Queuecumber commented 5 years ago

I am talking about the iSCSI target port, the API port is easy

It is strange but if you don't use host networking then netstat -tulpn on the host shows nothing while netstat -tulpn in the container shows the listen on 3260 and docker is able to proxy the 3260 port correctly (e.g. the exports are listable and mountable by external clients).

Queuecumber commented 5 years ago

OK so based on the last thing I wrote, I went back to the kubernetes pod to run some tests and I found that indeed LIO is listening on port 3260 on the pods interface, and in fact I can use iscsiadm discovery to see that there is an initiator on the service with the correct IQN set up etc. Unfortunately where it breaks is when I try to login with iscsiadm, then I get "no records found". I have no idea why the discovery would work but the login would fail.

Queuecumber commented 5 years ago

And it seems like the trick to making it work through kubernetes service proxies is to allow it to "listen" on the service IP address.

So from what I can gather, heres the process

The first thing iscsiadm does is to trigger discovery which talks to the server at the given address and asks it what iscsi targets it knows about. LIO responds with whatever it has configured, except that since we configure it to listen on 0.0.0.0, it queries the IP address of the interface its using. This gives back the pod IP which is not externally routable. iscsiadm then takes the return value and tries to log in using that pod IP which of course fails.

So what I did was to log into that machine and manually using targetctl to add an additional listen address which is equal to the services loadBalancerIP, which is externally routable. After triggering discovery again, both the pod IP and the new external IP are returned as targets. Then, login tries both addresses and it is ultimately able to log in and use the disks.

I confirmed this by exporting a disk from the targetd pod and installing an ubuntu VM using libvirt from a remote machine onto that disk.

So to summarize, what we need is a way to manually specify an additional listen address.
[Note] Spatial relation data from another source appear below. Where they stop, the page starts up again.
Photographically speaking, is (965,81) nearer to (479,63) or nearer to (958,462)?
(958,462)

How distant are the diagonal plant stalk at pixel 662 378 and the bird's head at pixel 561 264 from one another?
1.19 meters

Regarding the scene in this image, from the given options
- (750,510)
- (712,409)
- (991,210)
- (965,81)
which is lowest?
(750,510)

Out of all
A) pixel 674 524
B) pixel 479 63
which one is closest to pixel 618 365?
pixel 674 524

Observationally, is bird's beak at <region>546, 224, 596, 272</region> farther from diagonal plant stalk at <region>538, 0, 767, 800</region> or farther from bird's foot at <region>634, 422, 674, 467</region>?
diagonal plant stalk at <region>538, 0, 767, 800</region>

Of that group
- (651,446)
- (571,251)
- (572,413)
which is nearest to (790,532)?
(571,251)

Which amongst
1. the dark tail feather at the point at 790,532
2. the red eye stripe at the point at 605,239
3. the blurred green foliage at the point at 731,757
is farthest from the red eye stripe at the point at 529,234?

I am happy to prepare a PR for that, I was thinking of adding an optional parameter to the export_create endpoint. Does that sound OK to you?

tasleson commented 5 years ago

So to summarize, what we need is a way to manually specify an additional listen address. I am happy to prepare a PR for that, I was thinking of adding an optional parameter to the export_create endpoint. Does that sound OK to you?

At the moment I'm not sure how we could provide a backwards compatible json RPC call for export_create. I'm leaning towards adding a new call which adds this parameter.

Queuecumber commented 5 years ago

New call works for me

Queuecumber commented 5 years ago

Given that https://bugs.alpinelinux.org/issues/10670 is resolved I'm going to include targetcli and a script which reloads and saves the config on container start and stop, that should resolve the missing exports on restart that I was seeing

tasleson commented 5 years ago

@Queuecumber This PR looks good to me, ready for merge?

Queuecumber commented 5 years ago

Yes it's ready now

tasleson commented 5 years ago

@Queuecumber Thanks!

Queuecumber commented 5 years ago

Btw do you think you'll push an official image?

tasleson commented 5 years ago

@Queuecumber Maybe once I figure out what's involved with that :-) I don't use containers much.

Queuecumber commented 5 years ago

I'm happy to take care of that as well if you want, i dont see and open-iscsi group on docker hub yet, is there some process to go through to get one made?

tasleson commented 5 years ago

@Queuecumber Sure, go ahead, thanks! I'm not familiar with the process.